J. Edward Chamberlin of the University of Toronto wrote of Lauren's music, "She is such a gifted performer, across such a wide range of musical instruments and vocal styles, and she draws on such an exceptionally rich array of traditions, that it is hard to do full justice to the achievement of her program.she achieves something remarkable, a bringing together of musical and cultural expression from Asian, African, European and Aboriginal traditions." Guan Jianhua, of the China Conservatory of Music, Beijing, said, "It's wonderful music that transcends time and culture and includes entertainment, education, inspiration, and philosophical meaning. I think Lauren's music is very important for the future of music and culture in many countries."

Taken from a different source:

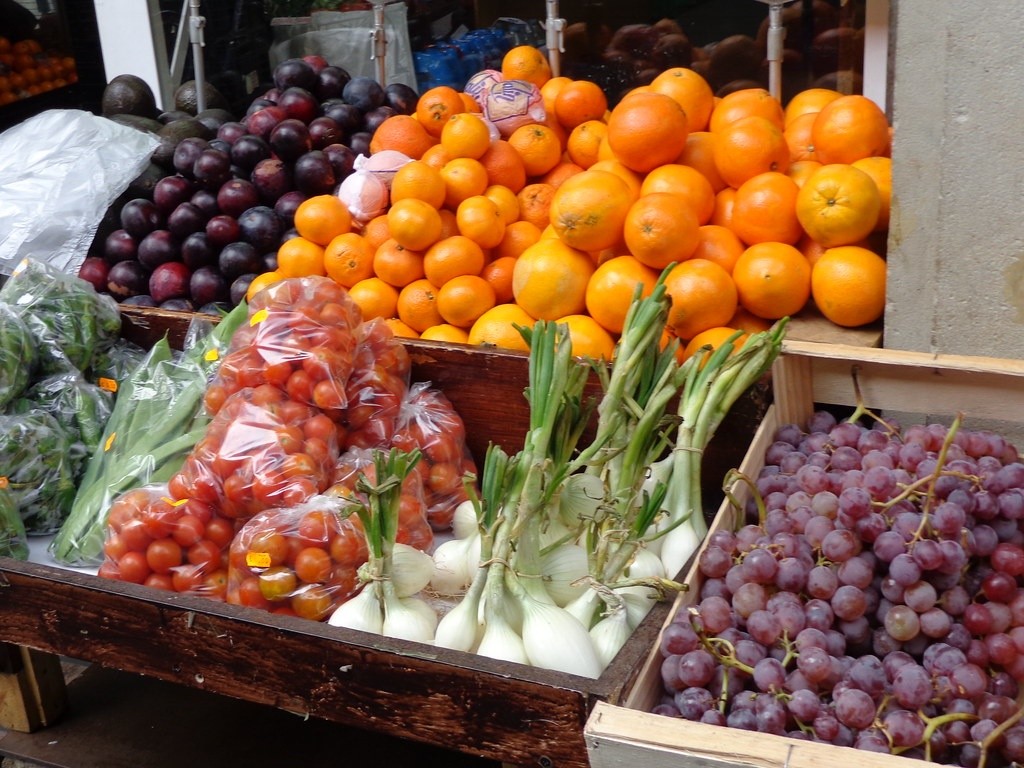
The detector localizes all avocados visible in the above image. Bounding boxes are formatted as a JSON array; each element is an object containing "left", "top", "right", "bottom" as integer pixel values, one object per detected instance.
[{"left": 88, "top": 74, "right": 239, "bottom": 256}]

Holthaus has four books of poems, three chapbooks, and three collections of essays, all of them rooted in the earth. His most recent book is titled, Learning Native Wisdom: What Traditional Cultures Teach Us about Subsistence, Sustainability, and Spirituality. It was published by the University Press of Kentucky in 2008. His most recent book of poems is called Circling Back. Holthaus's poems have been published in the U.S., Egypt, and Iraq (in Arabic). His prose has been cited in "Notable Essays" in 1994 and 1998, and he was a 1990 recipient of a National Endowment for the Arts Individual Fellowship for Poetry. He was the first Director of Bilingual Education for the State of Alaska, and recently worked with the Experiment in Rural Cooperation to write From the Farm to the Table, a book on agriculture in Southeast Minnesota. He has worked for Northern Plains Sustainable Agriculture Society, and most recently worked with the Island Institute on issues of sustainability in Sitka, Alaska.

This activity is funded by the Southeastern Minnesota arts and cultural heritage fund as appropriated by the Minnesota State Legislature with money from the vote of the people of Minnesota on November 4, 2008.

"The Story of Music, Stories from Home" performance is a great prelude as we prepare for the traveling exhibit "Jounery Stories", says Jennifer Weaver, WCHS Assistant Director.

Our transportation history is more than trains, boats, buses, cars, wagons, and trucks. The development of transportation technology was largely inspired by the human drive for freedom. Curated by William Withuhn, curator of transportation for the Smithsonian's National Museum of American History, Journey Stories will examine the intersection between modes of travel and Americans' desire to feel free to move. The story is diverse and focused on immigration, migration, innovation, and freedom. It is accounts of immigrants coming in search of promise in a new country; stories of individuals and families relocating in search of fortune, their own homestead, or employment; the harrowing journeys of Africans and Native Americans forced to move; and, of course, fun and frolic on the open road.

The exhibit will open to the public Saturday, October 23 and will be on display at the Winona County History Center through December 4.  Journey Stories has been made possible by the Minnesota Humanities Center. Journey Stories is part of Museum on Main Street, a collaboration between the Smithsonian Institution and the Federation of State Humanities Councils. Support for Museum on Main Street has been provided by the United States Congress.